** Opening READING PASSAGE block **
I think I actually rolled my eyes at the premise of this book.  A bunch of beautiful teenage girls are on their way to a beauty competition when their plane crashes on a remote tropical island.  Armed with only what they were wearing when the plane went down and whatever didn’t catch on fire in the crash, they have to find a way to survive the elements until help comes.

In the interest of full disclosure, I should probably say that I absolutely adore Libba Bray.  A Great and Terrible Beauty was one of my favorite book series in high school, and The Diviners was one of my top reads of 2013.  (I’m also sitting here, quite impatiently, waiting for Lair of Dreams.)  But for some reason, I just didn’t think I’d like this one.  I was so, so wrong.

The first thing you should understand about this book is that it’s satire.  And the satire is on point.  The book is unapologetic in its satire of our obsession with reality television, our obsession with our appearances, our obsession with being the best.  The author includes the most hilarious footnotes throughout the book, supposedly from The Corporation, in which they recommend various products that would assist the characters in their current dilemma.  The thing is, these absolutely ridiculous products actually seem like something you might find in a department store.

The second thing is the representation, which is so important.  Yes, these girls are all beautiful.  They are all beauty queens, after all.  But they don’t fit a cookie cutter mold of what a beauty queen “should” be.  Among the girls who survive the crash are:

  • an Indian-American girl
  • a pre-pre-med girl
  • a deaf girl
  • a trans girl
  • a girl who loves comics, and even makes her own
  • an unapologetically super girly girl
  • girls of every sexuality imaginable
  • even a girl who wants to dismantle the pageant system from the inside!
** Closing READING PASSAGE block **
** Opening DATASET block **
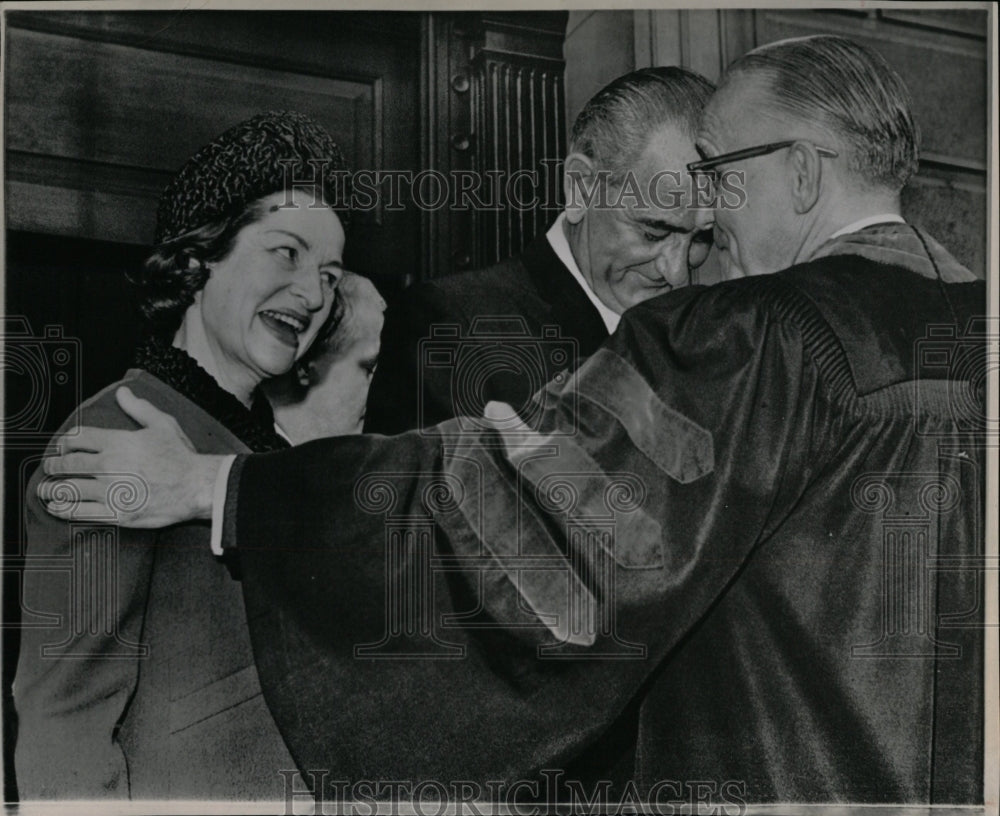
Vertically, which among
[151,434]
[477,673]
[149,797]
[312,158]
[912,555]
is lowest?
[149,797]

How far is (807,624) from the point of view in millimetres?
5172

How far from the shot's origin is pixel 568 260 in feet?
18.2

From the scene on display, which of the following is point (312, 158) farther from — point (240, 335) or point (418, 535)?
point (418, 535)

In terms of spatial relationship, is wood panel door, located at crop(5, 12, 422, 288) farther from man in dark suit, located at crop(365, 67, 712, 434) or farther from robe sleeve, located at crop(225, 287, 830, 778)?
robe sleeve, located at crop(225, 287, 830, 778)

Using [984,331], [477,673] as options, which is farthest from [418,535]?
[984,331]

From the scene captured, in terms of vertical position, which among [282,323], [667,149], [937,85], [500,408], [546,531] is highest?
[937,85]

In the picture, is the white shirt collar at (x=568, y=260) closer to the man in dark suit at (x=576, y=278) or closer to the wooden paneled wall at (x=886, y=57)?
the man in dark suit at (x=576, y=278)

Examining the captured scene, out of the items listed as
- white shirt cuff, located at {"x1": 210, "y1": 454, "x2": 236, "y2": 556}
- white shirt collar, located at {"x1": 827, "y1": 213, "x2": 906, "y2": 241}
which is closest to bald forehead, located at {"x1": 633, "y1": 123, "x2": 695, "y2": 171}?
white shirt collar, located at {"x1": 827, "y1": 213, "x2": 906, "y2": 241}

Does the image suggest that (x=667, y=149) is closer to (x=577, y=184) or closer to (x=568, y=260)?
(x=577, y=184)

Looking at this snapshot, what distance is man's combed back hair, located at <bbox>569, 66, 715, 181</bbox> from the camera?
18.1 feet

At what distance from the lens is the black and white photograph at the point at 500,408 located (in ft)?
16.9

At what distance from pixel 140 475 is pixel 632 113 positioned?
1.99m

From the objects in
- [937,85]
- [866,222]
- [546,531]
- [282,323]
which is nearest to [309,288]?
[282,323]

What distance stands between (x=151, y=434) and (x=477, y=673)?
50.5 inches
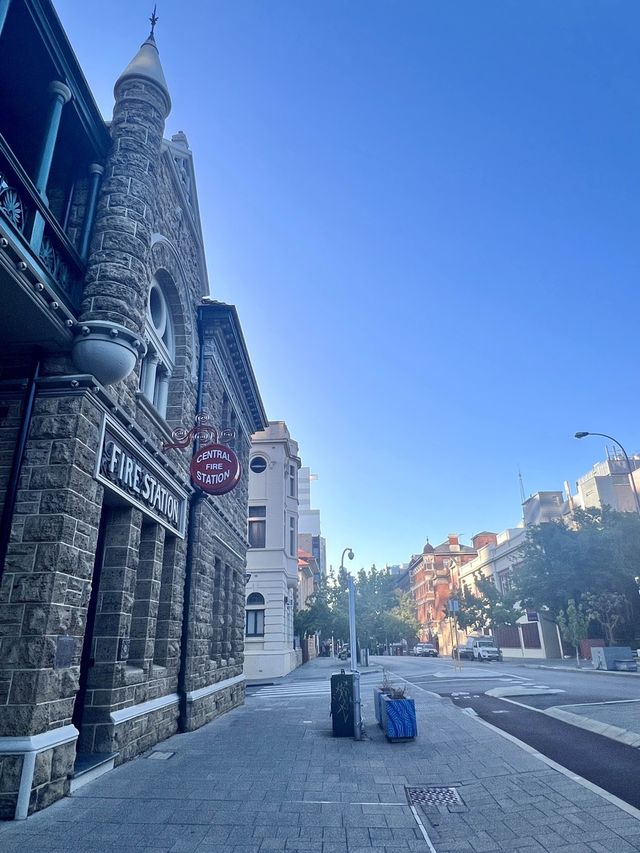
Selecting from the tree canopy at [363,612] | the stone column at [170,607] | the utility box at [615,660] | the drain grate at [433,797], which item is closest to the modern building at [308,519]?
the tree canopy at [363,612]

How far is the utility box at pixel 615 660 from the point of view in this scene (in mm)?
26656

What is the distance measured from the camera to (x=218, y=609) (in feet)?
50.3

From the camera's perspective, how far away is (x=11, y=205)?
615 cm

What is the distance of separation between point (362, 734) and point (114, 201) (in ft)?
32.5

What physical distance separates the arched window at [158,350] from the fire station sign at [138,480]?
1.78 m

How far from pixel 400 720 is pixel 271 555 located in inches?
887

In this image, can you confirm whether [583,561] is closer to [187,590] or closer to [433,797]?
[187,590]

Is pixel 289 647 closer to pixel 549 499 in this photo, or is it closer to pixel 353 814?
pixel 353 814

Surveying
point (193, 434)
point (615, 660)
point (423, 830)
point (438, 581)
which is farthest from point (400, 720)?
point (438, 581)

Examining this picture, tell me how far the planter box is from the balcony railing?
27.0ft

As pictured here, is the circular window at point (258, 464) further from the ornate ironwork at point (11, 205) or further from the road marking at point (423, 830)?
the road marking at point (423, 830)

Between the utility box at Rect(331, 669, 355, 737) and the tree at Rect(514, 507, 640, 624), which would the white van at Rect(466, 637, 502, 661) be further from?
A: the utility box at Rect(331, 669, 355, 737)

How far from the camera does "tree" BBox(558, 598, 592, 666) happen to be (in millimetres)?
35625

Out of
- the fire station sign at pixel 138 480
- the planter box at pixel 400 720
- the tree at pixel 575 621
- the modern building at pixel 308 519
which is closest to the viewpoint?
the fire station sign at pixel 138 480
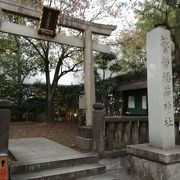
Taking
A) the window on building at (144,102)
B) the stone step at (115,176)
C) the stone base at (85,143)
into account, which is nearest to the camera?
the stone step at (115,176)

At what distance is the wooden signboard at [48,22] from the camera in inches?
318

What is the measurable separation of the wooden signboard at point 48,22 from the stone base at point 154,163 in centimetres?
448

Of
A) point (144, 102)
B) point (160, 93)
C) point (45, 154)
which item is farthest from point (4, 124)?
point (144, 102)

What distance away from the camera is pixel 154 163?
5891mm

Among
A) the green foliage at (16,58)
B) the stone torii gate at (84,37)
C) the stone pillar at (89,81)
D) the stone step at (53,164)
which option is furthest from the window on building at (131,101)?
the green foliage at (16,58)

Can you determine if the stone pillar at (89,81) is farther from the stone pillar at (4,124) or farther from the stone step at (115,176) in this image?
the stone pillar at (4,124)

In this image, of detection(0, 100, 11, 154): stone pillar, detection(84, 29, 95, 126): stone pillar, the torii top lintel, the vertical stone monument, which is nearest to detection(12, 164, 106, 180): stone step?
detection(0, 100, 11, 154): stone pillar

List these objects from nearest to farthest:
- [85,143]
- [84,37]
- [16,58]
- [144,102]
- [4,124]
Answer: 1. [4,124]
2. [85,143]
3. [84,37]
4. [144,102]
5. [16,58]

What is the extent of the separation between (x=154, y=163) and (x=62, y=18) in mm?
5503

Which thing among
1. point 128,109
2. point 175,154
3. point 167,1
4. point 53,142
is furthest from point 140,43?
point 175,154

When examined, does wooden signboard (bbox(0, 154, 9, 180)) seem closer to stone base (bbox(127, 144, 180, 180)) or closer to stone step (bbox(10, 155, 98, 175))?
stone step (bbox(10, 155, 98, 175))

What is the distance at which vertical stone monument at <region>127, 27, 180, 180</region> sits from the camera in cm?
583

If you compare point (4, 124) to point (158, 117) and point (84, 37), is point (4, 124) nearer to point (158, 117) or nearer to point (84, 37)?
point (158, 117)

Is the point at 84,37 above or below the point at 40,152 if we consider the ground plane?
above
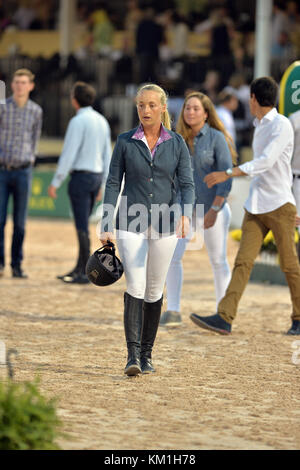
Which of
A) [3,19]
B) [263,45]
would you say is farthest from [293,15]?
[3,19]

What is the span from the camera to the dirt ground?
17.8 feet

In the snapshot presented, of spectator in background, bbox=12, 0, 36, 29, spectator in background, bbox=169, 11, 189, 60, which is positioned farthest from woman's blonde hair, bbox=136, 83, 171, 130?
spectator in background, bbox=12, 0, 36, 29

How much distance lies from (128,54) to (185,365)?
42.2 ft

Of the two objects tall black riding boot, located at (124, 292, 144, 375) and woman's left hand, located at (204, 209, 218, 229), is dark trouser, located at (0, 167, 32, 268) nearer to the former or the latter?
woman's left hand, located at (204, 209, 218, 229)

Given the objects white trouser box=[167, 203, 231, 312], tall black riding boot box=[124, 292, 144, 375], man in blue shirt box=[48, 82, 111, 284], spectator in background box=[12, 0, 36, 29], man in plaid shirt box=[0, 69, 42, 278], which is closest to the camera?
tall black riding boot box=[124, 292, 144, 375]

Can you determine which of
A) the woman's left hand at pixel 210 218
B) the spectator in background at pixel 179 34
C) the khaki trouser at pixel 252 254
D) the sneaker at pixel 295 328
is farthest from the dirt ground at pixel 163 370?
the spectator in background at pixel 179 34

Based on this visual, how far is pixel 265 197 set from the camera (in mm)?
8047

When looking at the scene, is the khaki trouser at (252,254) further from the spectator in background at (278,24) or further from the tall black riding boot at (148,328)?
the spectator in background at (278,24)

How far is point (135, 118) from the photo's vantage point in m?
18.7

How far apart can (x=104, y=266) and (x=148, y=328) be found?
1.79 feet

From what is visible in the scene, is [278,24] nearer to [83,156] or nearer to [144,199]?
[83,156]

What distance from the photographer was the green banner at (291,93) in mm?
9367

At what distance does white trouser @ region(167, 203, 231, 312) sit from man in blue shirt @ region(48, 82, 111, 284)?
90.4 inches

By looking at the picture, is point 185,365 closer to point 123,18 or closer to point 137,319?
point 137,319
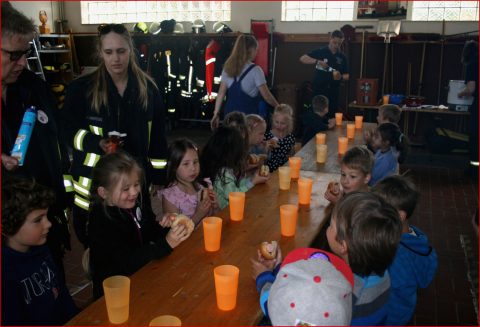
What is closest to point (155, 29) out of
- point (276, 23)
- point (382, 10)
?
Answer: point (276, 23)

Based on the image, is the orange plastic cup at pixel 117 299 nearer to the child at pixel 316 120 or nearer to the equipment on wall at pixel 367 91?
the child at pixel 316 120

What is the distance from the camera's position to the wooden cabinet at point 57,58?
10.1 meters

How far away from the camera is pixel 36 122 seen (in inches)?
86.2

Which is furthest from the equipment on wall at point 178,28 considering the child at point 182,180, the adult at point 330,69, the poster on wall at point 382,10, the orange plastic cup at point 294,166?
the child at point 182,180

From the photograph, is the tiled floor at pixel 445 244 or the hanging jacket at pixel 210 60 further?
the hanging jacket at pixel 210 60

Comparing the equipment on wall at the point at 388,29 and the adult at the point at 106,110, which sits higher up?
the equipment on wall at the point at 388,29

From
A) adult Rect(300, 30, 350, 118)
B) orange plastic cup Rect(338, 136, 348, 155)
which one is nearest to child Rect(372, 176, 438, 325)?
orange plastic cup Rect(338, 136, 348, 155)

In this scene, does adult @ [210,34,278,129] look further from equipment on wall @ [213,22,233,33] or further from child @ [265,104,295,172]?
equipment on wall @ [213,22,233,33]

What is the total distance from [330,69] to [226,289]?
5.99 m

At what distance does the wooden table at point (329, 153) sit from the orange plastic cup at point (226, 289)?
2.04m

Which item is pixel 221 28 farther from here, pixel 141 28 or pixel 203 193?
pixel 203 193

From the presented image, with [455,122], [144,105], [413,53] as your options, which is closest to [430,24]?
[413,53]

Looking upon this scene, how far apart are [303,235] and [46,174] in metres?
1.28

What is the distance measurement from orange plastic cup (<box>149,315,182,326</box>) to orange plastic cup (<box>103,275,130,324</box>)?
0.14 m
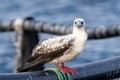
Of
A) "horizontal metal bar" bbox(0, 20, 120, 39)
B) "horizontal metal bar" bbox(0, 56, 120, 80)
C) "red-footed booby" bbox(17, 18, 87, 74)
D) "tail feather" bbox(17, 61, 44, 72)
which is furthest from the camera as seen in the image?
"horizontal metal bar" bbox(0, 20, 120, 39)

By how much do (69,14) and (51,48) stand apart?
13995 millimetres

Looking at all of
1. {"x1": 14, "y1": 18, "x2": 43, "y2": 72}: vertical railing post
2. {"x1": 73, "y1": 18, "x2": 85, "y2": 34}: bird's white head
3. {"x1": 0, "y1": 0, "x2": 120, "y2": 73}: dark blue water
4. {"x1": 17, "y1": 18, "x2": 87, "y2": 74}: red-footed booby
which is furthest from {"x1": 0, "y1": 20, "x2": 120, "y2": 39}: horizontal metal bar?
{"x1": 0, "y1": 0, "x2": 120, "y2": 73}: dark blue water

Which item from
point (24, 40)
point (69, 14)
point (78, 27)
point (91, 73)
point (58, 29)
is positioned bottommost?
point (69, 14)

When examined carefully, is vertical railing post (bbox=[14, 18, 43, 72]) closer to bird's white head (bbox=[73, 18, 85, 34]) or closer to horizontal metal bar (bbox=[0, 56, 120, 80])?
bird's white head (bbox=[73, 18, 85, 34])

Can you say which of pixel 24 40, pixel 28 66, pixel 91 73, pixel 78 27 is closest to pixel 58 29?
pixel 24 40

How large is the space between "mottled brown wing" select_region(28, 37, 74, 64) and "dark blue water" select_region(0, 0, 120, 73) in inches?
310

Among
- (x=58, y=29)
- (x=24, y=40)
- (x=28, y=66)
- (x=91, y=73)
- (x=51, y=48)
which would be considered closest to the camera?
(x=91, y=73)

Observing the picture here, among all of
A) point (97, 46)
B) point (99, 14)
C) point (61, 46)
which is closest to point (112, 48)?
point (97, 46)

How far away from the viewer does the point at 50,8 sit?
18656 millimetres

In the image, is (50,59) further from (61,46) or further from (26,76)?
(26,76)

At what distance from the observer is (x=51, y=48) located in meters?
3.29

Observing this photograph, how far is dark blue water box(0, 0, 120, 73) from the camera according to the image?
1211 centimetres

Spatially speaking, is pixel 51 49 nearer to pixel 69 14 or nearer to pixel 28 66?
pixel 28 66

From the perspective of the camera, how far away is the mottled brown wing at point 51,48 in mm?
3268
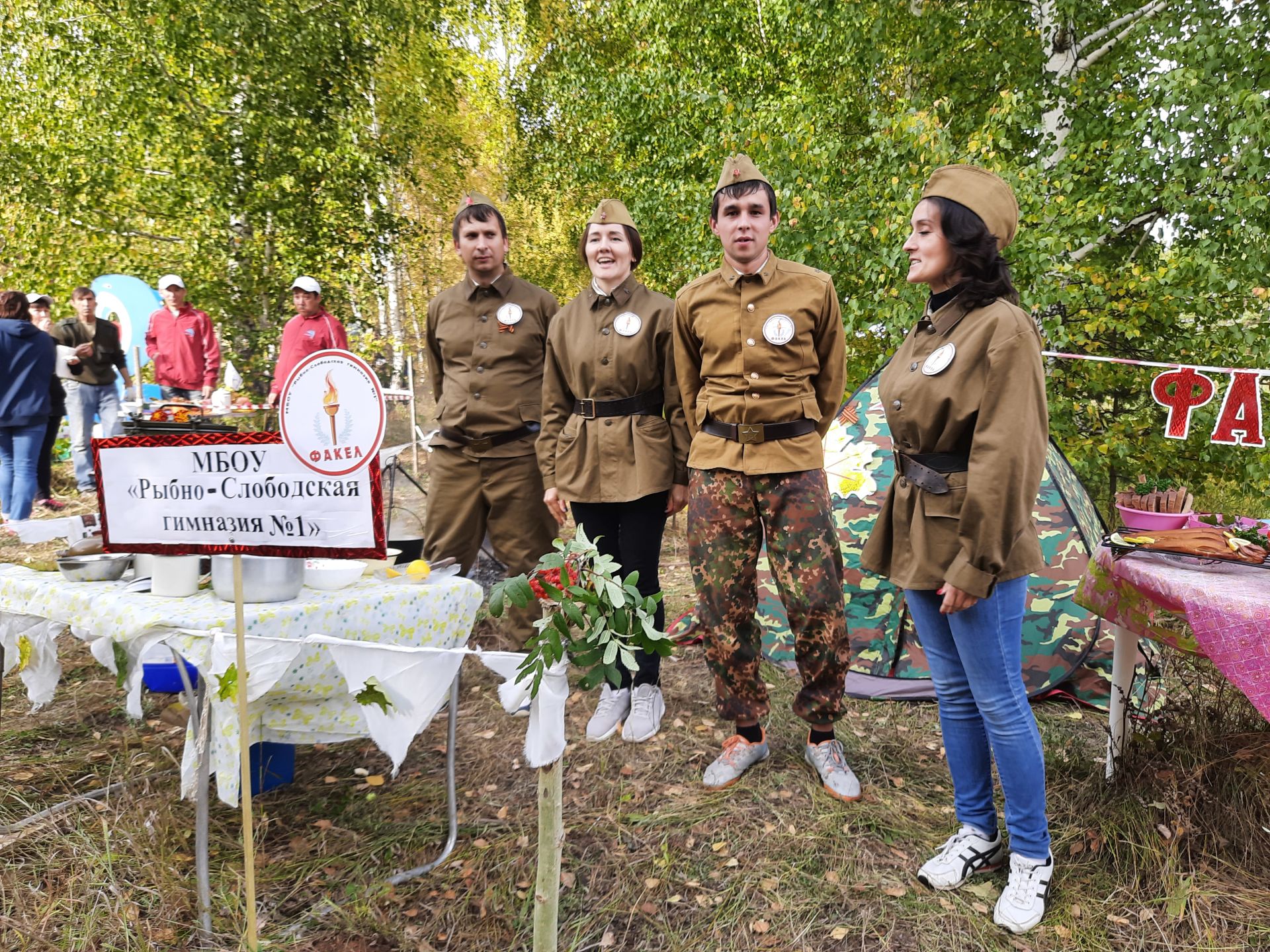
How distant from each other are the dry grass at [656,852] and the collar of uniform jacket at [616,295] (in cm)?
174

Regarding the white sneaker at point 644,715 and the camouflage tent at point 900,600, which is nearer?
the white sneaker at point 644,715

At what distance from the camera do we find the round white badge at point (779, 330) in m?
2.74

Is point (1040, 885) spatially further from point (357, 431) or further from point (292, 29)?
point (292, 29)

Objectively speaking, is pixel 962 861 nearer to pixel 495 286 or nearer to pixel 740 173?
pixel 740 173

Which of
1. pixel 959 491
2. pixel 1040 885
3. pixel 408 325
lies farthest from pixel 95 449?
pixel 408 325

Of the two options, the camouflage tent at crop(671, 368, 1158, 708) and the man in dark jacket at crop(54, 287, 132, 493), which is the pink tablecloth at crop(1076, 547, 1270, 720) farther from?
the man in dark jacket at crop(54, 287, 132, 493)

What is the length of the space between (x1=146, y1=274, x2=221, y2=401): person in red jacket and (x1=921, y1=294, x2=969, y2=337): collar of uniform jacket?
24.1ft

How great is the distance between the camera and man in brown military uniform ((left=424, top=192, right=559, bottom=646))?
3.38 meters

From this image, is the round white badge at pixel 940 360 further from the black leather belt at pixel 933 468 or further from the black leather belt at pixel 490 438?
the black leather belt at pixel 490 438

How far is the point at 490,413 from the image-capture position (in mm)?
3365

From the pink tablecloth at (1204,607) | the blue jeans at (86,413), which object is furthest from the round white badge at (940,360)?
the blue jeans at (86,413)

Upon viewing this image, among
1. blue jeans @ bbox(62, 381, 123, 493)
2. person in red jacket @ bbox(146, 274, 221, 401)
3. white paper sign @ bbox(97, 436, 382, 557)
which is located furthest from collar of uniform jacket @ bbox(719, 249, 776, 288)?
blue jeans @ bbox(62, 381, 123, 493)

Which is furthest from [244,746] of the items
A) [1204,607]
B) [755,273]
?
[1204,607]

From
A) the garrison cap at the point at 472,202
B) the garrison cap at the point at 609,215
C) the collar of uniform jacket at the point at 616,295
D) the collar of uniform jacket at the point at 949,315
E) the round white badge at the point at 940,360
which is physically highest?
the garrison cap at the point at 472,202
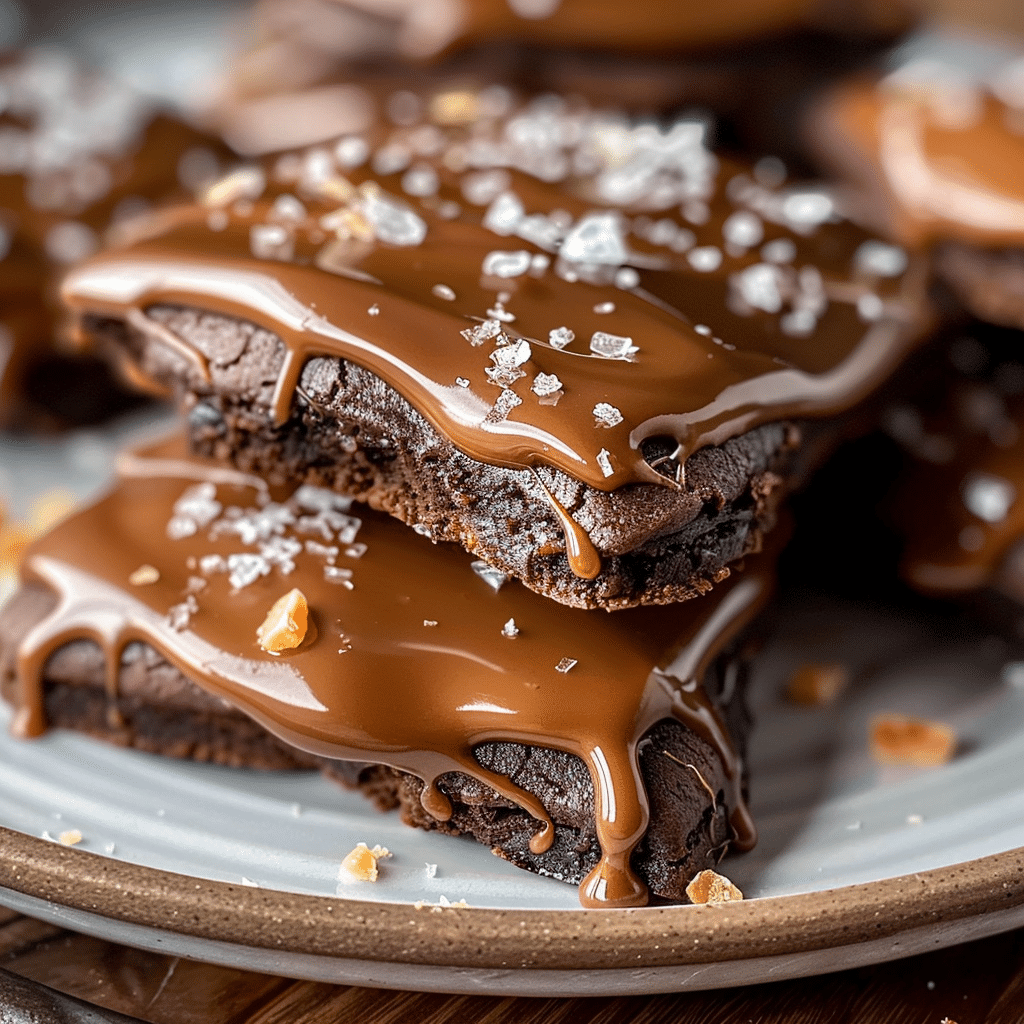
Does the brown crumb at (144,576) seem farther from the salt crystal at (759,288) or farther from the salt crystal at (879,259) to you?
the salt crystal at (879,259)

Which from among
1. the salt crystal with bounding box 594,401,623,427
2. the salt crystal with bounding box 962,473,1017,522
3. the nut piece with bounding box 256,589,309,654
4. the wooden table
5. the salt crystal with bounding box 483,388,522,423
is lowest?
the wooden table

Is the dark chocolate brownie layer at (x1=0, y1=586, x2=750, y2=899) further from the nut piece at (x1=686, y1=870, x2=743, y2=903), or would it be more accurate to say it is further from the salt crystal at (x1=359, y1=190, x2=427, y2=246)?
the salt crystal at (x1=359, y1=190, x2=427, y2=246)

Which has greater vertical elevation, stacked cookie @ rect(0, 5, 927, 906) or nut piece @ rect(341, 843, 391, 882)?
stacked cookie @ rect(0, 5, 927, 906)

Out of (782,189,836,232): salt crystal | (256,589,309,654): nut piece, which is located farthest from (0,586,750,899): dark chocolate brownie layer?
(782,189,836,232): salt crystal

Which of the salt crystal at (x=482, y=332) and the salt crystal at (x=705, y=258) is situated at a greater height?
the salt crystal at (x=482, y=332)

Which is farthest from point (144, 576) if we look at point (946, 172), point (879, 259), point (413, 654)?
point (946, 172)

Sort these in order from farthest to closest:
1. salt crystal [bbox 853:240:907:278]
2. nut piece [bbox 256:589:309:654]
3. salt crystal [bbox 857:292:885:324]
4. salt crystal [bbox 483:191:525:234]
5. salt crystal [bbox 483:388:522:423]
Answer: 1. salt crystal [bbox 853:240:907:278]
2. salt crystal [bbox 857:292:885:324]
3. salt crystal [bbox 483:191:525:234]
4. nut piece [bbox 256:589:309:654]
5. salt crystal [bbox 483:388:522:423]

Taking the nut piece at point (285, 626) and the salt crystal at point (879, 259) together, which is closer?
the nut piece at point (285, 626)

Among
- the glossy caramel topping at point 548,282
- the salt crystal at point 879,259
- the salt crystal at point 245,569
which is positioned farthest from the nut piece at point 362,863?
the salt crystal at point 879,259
** Closing DATASET block **
WHAT TO DO:
**1)** Please retype the book review from "The first thing" up to and including "a department store.".
**2)** Translate this sentence from the book review into Spanish: "The first thing you should understand about this book is that it's satire."
The data above comes from a different source than the book review.

RESPONSES TO THE EXERCISE:
**1)**
The first thing you should understand about this book is that it’s satire.  And the satire is on point.  The book is unapologetic in its satire of our obsession with reality television, our obsession with our appearances, our obsession with being the best.  The author includes the most hilarious footnotes throughout the book, supposedly from The Corporation, in which they recommend various products that would assist the characters in their current dilemma.  The thing is, these absolutely ridiculous products actually seem like something you might find in a department store.

**2)** Lo primero que debes entender sobre este libro es que es una sátira.